§ Problem requirements
Show every line of the data where the word "mass" can be found.

§ The data
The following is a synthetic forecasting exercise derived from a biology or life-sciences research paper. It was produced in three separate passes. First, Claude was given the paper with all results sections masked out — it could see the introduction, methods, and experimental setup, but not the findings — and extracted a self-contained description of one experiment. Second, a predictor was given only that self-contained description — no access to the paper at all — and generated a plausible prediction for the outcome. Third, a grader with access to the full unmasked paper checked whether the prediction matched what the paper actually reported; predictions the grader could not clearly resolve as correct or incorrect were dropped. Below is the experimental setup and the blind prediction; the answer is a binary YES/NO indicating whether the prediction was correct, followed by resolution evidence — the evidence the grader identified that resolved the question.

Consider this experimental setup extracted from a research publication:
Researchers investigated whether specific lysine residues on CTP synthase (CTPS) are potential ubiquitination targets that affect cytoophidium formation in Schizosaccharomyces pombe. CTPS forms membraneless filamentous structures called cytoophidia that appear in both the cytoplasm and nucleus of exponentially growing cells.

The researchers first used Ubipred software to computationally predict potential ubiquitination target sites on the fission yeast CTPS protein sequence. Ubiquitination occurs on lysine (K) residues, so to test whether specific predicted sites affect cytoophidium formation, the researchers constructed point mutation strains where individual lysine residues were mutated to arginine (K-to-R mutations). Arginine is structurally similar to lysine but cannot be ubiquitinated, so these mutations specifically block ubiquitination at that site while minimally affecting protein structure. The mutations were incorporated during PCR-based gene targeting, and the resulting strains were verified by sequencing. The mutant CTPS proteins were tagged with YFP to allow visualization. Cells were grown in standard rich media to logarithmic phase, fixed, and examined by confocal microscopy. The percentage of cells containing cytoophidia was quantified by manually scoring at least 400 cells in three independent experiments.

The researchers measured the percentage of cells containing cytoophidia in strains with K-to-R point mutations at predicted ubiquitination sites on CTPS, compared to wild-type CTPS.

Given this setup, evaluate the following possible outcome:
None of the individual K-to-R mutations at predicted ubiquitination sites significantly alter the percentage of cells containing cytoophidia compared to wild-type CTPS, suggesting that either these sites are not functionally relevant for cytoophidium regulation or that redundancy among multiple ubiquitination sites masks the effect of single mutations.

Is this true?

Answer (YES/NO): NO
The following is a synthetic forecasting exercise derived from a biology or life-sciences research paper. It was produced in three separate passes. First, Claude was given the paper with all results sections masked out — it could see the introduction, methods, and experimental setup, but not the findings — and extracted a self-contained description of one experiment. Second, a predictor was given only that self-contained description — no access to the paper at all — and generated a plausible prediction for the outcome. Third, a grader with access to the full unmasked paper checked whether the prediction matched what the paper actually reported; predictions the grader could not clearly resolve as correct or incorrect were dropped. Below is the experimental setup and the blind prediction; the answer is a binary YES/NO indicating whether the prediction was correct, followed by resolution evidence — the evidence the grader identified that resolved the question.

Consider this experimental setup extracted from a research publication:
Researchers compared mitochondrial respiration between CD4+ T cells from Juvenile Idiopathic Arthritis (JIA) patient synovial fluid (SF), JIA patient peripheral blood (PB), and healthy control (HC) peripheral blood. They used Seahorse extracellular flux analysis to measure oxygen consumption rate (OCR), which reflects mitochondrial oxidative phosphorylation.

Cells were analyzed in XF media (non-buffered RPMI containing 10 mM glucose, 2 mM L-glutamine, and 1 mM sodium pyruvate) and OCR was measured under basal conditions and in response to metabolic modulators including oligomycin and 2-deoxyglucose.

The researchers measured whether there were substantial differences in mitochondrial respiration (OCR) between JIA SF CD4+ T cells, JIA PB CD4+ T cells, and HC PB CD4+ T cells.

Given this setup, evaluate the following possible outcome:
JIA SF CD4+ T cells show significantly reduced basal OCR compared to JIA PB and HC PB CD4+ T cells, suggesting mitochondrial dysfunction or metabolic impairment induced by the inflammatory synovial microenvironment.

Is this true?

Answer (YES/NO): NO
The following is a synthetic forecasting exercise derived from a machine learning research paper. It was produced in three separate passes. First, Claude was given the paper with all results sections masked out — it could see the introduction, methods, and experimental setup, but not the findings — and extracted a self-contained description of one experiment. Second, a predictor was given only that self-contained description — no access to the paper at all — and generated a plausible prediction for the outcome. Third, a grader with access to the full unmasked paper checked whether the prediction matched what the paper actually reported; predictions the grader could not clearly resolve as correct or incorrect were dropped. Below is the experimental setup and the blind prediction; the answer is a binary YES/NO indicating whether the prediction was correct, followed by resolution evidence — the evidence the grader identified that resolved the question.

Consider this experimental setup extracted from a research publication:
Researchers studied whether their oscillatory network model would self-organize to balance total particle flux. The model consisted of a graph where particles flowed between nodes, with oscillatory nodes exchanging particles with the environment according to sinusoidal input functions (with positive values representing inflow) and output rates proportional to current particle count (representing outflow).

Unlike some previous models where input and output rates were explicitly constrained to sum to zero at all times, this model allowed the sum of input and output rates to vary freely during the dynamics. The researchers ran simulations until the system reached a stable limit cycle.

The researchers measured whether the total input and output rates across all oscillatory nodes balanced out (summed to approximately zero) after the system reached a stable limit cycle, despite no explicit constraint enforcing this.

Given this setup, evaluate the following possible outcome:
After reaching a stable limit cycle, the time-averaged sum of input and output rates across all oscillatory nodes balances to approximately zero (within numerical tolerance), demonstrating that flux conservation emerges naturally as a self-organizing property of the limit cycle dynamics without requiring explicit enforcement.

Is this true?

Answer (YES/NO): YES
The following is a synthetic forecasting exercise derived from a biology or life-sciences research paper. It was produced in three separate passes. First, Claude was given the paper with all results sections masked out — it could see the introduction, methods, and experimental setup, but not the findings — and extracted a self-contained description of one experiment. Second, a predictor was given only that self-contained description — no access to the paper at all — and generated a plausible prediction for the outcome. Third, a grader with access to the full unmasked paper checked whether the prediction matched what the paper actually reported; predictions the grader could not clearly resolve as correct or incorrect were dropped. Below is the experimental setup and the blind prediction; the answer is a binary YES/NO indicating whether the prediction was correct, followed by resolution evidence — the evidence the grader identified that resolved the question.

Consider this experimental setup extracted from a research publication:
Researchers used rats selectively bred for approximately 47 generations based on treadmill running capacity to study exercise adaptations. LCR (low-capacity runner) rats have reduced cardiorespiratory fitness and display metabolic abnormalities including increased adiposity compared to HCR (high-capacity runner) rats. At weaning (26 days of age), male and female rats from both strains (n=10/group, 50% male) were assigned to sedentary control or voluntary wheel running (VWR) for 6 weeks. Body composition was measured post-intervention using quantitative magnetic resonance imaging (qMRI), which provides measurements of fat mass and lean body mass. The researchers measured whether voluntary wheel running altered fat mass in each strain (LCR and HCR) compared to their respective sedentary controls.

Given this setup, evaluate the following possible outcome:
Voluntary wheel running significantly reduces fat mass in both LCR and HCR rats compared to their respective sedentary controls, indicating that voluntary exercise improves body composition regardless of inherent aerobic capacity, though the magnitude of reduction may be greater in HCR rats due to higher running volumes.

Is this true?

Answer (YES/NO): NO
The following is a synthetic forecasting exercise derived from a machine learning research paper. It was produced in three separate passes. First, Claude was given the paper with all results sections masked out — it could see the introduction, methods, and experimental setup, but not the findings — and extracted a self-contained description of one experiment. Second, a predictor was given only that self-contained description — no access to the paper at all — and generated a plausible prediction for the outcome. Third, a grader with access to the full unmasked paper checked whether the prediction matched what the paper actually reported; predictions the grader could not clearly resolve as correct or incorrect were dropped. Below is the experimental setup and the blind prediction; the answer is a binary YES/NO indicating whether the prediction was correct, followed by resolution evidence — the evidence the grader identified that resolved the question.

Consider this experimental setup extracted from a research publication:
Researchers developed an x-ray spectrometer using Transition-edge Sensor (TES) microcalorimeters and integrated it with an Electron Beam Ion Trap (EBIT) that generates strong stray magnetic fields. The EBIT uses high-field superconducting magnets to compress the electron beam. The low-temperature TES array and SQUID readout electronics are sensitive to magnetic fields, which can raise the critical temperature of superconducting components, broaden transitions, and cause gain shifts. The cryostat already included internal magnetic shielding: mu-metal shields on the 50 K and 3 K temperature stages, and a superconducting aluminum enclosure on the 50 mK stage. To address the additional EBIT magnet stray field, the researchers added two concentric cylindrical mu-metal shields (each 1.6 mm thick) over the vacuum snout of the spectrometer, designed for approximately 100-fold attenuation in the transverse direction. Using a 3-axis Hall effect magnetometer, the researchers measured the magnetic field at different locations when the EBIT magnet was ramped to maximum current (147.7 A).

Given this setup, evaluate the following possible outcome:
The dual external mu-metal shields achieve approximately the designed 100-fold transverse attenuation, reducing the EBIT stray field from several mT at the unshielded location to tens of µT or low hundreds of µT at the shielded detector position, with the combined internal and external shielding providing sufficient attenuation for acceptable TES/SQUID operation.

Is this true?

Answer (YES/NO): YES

§ Solution to the exercise
Researchers used rats selectively bred for approximately 47 generations based on treadmill running capacity to study exercise adaptations. LCR (low-capacity runner) rats have reduced cardiorespiratory fitness and display metabolic abnormalities including increased adiposity compared to HCR (high-capacity runner) rats. At weaning (26 days of age), male and female rats from both strains (n=10/group, 50% male) were assigned to sedentary control or voluntary wheel running (VWR) for 6 weeks. Body composition was measured post-intervention using quantitative magnetic resonance imaging (qMRI), which provides measurements of fat mass and lean body mass. The researchers measured whether voluntary wheel running altered fat mass in each strain (LCR and HCR) compared to their respective sedentary controls.
Voluntary wheel running significantly reduces fat mass in both LCR and HCR rats compared to their respective sedentary controls, indicating that voluntary exercise improves body composition regardless of inherent aerobic capacity, though the magnitude of reduction may be greater in HCR rats due to higher running volumes.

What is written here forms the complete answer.